━━━━━ MATERIAL TO PROCESS ━━━━━

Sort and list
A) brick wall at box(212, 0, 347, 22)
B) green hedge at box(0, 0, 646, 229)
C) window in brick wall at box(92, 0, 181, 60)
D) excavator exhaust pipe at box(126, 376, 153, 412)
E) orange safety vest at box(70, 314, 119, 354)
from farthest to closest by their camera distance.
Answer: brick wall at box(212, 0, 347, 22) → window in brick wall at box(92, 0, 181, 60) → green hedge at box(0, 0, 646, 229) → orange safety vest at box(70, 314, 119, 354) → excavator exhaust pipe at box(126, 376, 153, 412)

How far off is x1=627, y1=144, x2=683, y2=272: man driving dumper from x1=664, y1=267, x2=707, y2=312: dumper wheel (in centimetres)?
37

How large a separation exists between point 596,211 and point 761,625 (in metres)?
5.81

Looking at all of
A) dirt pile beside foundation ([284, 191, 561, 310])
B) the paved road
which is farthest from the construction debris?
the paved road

━━━━━
━━━━━ MATERIAL TO PROCESS ━━━━━

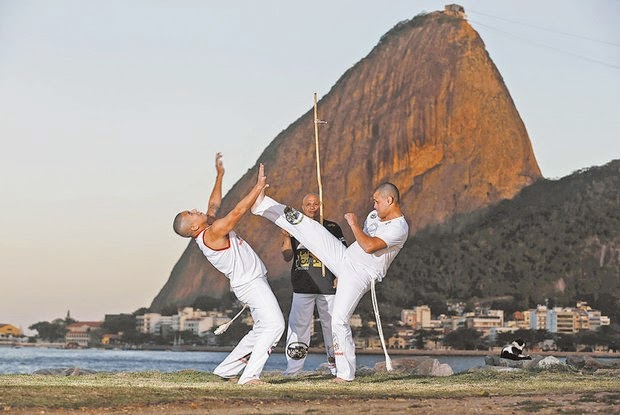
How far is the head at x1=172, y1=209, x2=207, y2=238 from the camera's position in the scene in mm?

━━━━━
━━━━━ MATERIAL TO PROCESS ━━━━━

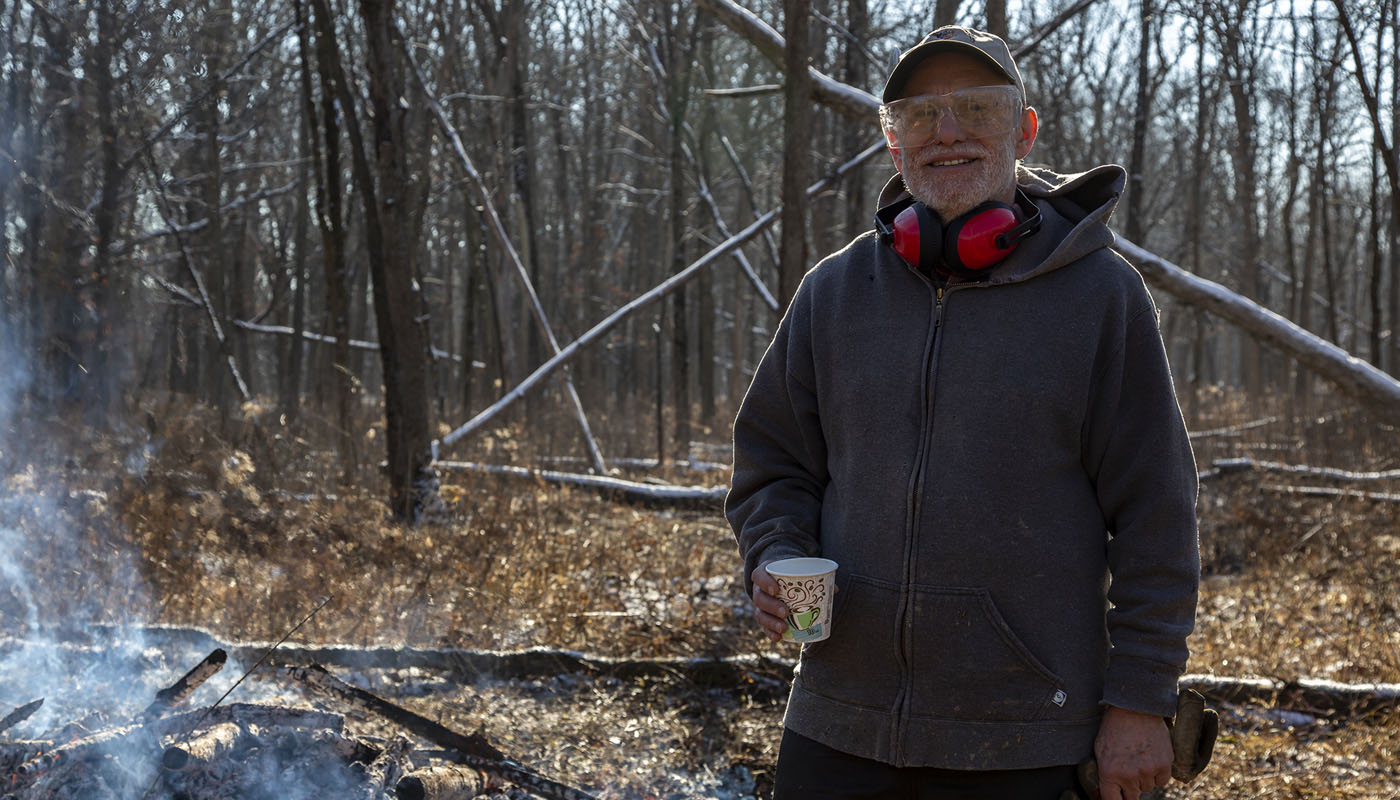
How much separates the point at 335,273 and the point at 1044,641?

━━━━━

WHAT THE TASK ASKS => Convert the material from the line containing "Sort and list" through the line containing "from farthest to" into a Markdown table with the columns No. and Line, one row per line, numbered in order and skipping any blank lines.

FINAL ANSWER =>
| No. | Line |
|---|---|
| 1 | Sort and list |
| 2 | A) brick wall at box(212, 0, 347, 22) |
| 3 | B) green hedge at box(0, 0, 646, 229) |
| 4 | C) window in brick wall at box(92, 0, 181, 60) |
| 5 | D) excavator exhaust pipe at box(126, 376, 153, 412) |
| 6 | E) orange safety vest at box(70, 314, 119, 354) |
| 7 | from farthest to closest by their camera distance. |